[open-science] UK text mining exception: sci-hub

P Kishor punk.kish at gmail.com
Sat Jul 9 12:56:56 UTC 2016


Oh man, yeah definitely you are breaking the law. Copyright is very strongly jurisdictional. Which is why streaming services are controlled by where you are located, and they, the service providers, try to determine where you are located using geoip. Subverting that by using a VPN service could also be problematic, and at least Netflix thinks it is problematic enough that it is not implementing technology to even detecting when you are using a VPN so it can stop the stream.

See, there are two things at play here:

1. Obtaining something illegally is obtaining it illegally even if you have the right to obtain it. Would you have done something illegal if instead of downloading the episode from a torrent, you had tapped into your neighbor’s home network and grabbed the legally recorded episode from his DVR. Oh you bet yes. And, if your neighbor had illegally recorded it (analogous to a torrent), then your neighbor would be in the can as well.

2. There is no such thing as international copyright although the Creative Commons licenses do come close to providing an "international copyright license” because of the various copyright treaties. Cross-border application of copyright happens because countries are party to various international treaties that harmonize the differences in laws (see http://punkish.org/copyright/).

A final illustration: You live in Brazil where there is copyright law. You write a book (or make a movie, whatever your passion) and put it online subject to a copyright license. I live in the country of Nocopyrightistan where, as it says on the tin, there is no copyright, and Nocopyrightistan has also not signed any treaty that Brazil has also signed. I download your creation. I have not broken any law in my country, and there is really not much you can do. You certainly can’t sue me in Nocopyrightistan because I have not broken any law. Now, what I don’t know is if I can be arrested/sued if I visit Brazil. I certainly haven’t broken any law in Brazil because when I downloaded your stuff, I was in Nocopyrightistan. But maybe there is some clause that allows for my arrest. Or, maybe you are a powerful publisher who can get the courts to move against me. We will need a real lawyer to answer this part.
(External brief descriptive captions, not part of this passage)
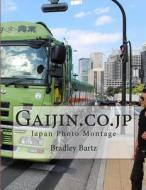 Gaijin.Co.Jp: Japan Photo Montage di MR Bradley Lawrence Bartz edito da Createspace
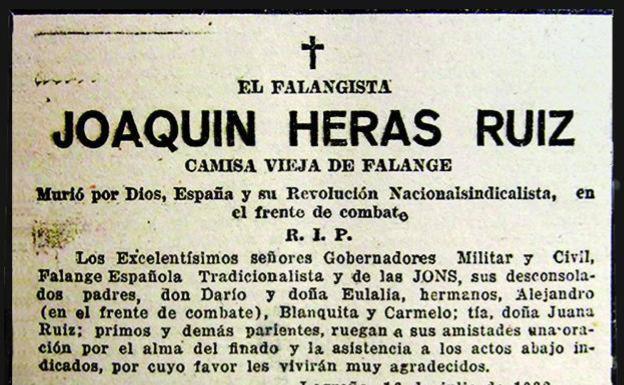 Joaquín Heras Ruiz de Zuazo, muerto en el frente de Castellón y enterrado en Logroño. La Rioja publicó su esquela (imagen) en portada y el Diario de la Rioja en su última el 16 de julio de 1938. 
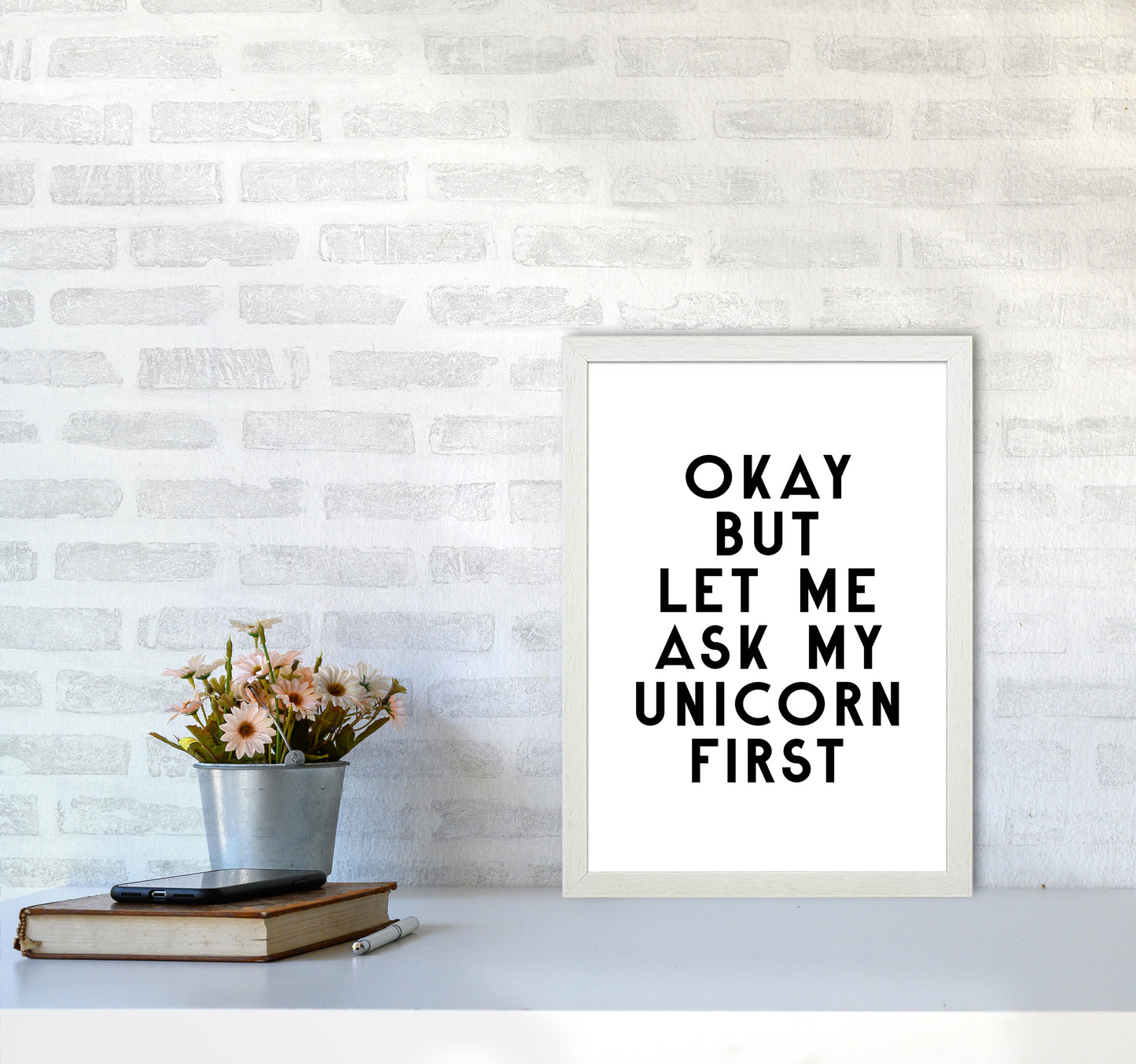 Okay But Let Me Ask My Unicorn By Planeta444 A3 Oak Frame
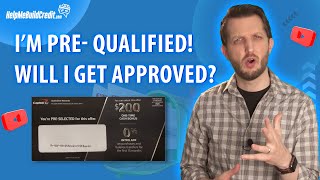 Does being pre-qualified for a credit card really mean I will get approved?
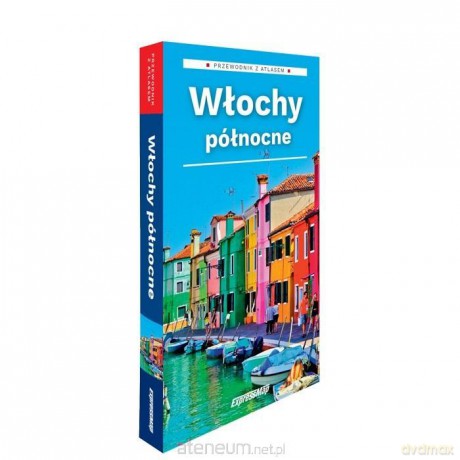 Włochy północne 2w1: przewodnik + atlas - Marta Stebel, Kamila Kowalska [KSIĄŻKA]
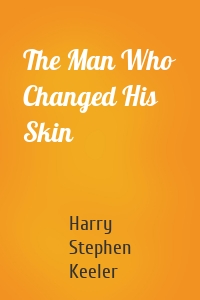 The Man Who Changed His Skin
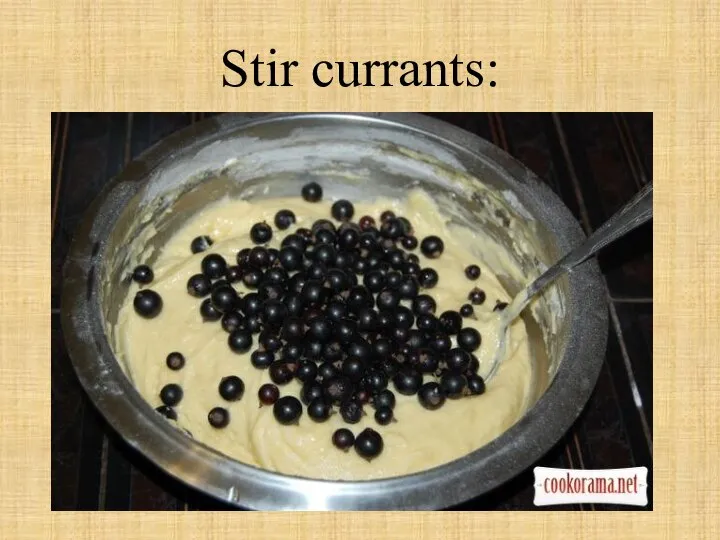 Stir currants:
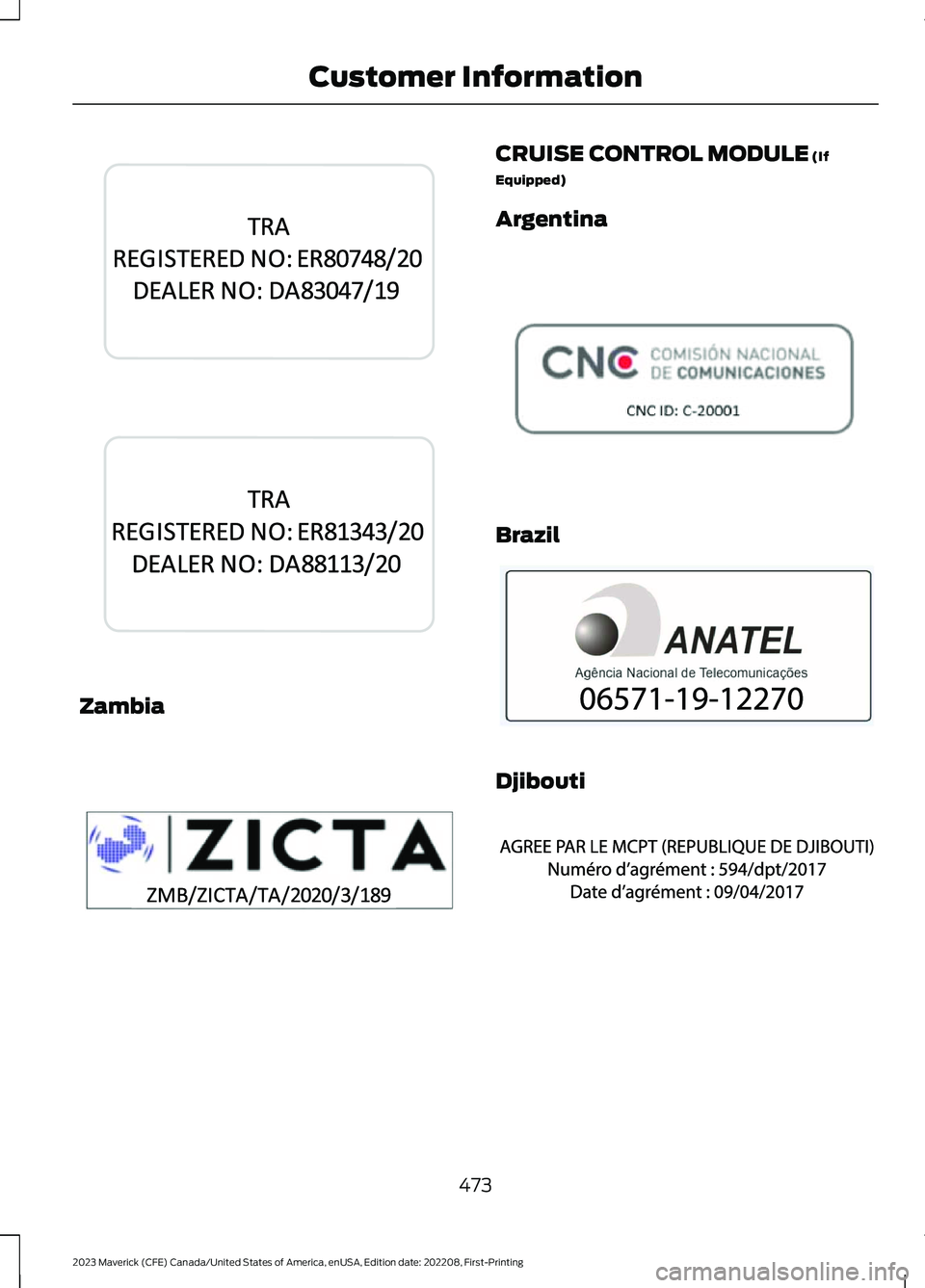 FORD MAVERICK 2023  Owners Manual Zambia
CRUISE CONTROL MODULE (If
Equipped)
Argentina
Brazil
Djibouti
473
2023 Maverick (CFE) Canada/United States of America, enUSA, Edition date: 202208, First-PrintingCustomer InformationE345312  E3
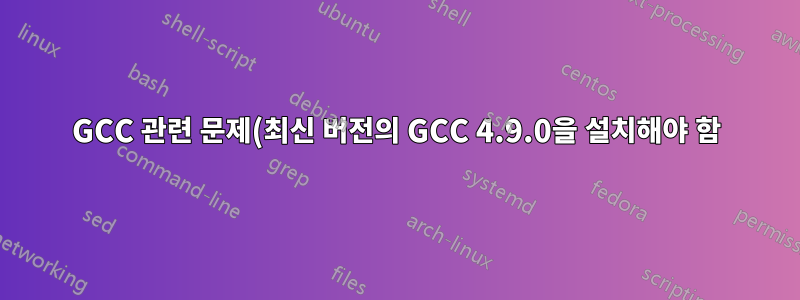 GCC 관련 문제(최신 버전의 GCC 4.9.0을 설치해야 함)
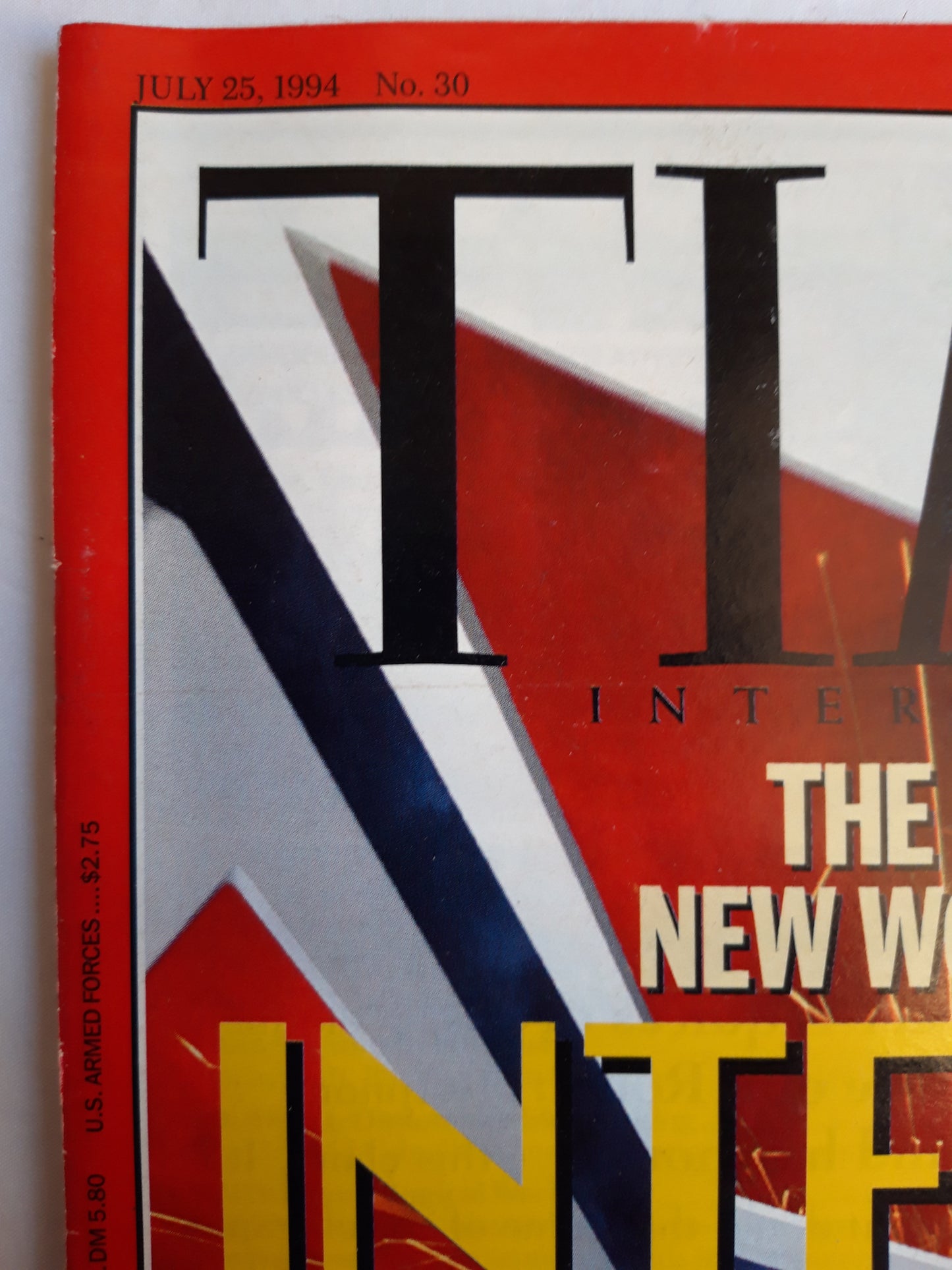 Time magazine The strange new world of the Internet battles on the frontiers of cyberspace Sniping at the world bank 25.07.1994 25. July Juli 1994 No.30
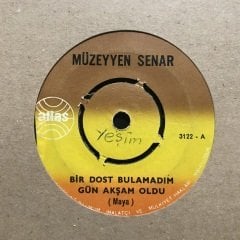 Müzeyyen Senar Bir Dost Bulamadım Gün Akşam Oldu 45lik Plak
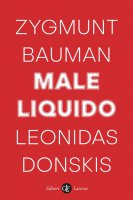 Male liquido - Zygmunt Bauman, Leonidas Donskis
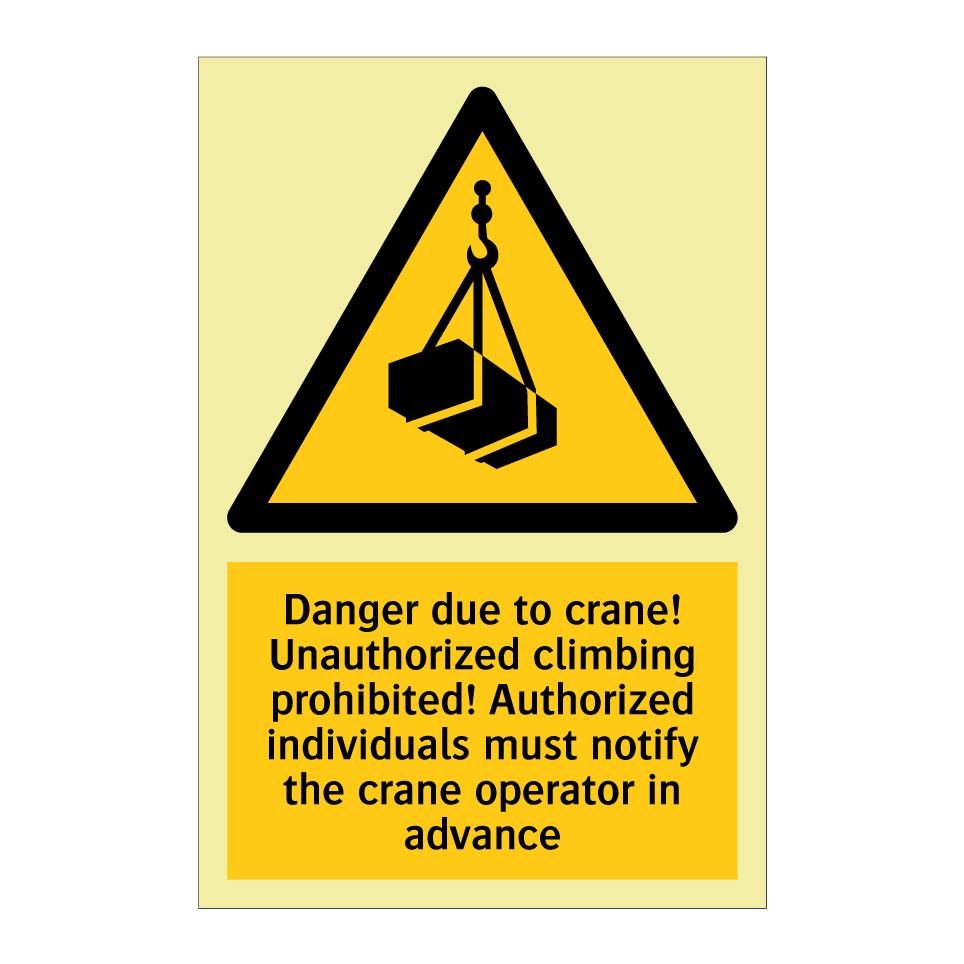 Danger due to crane! Unauthorized climbing prohibited! Authorized individuals must notify the crane operator in advance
> On Jul 9, 2016, at 8:27 AM, Jackson da Silva Medeiros <jackson.medeiros at ufrgs.br> wrote:
> 
> Let me put my 50 cents problematization: So, if I have cable TV, and I pay for that, and I like to watch Simpsons at night... But, I got a dinner with friends and, DAMN IT!, I lost the best Simpsons episode ever... If I get home and download the episode from a torrent, am I a lawbreaker?
> 
>  
> Just curiosity by analogy.
> 
> ---
> Jackson da Silva Medeiros
> UFRGS/FABICO/DCI
> Em 08/07/2016 13:46, P Kishor escreveu:
> 
>> yeah, just because you have the right to get something via legal means doesn’t mean you also have the right to get it via illegal means just because your legal source ist kaput temporarily.
>>> On Jul 8, 2016, at 12:20 PM, Maximilian Haeussler <maximilianh at gmail.com> wrote: The hypothetical situation I describe is: UK-based researcher, has fulltext access, cannot get fulltext due to technical circumstances that make crawling hard. So, I understand from your reply that the copyright exception applies only if you get the papers through legal means. Makes sense. It doesn't apply to me, I just asked out of curiosity. Thanks! Max On Fri, Jul 8, 2016 at 9:15 AM, P Kishor <punk.kish at gmail.com> wrote:
>>>> Is sci-hub legal in your country? If yes, then it is legal for you get papers from sci-hub. If not, then it is not legal for you to get papers from sci-hub. You always break the laws of the country where you are located, and those who believe are harmed by your action have the recourse to sue you in your country because that is where you have broken the law.
>>>>> On Jul 8, 2016, at 12:10 PM, Maximilian Haeussler <maximilianh at gmail.com> wrote: I have a naive question about copyright, sorry, and just out of curiosity: If a UK-based researcher is crawling papers but has trouble getting them because of anti-bot techniques (e.g. Karger), is it legal for her to crawl the papers from sci-hub instead?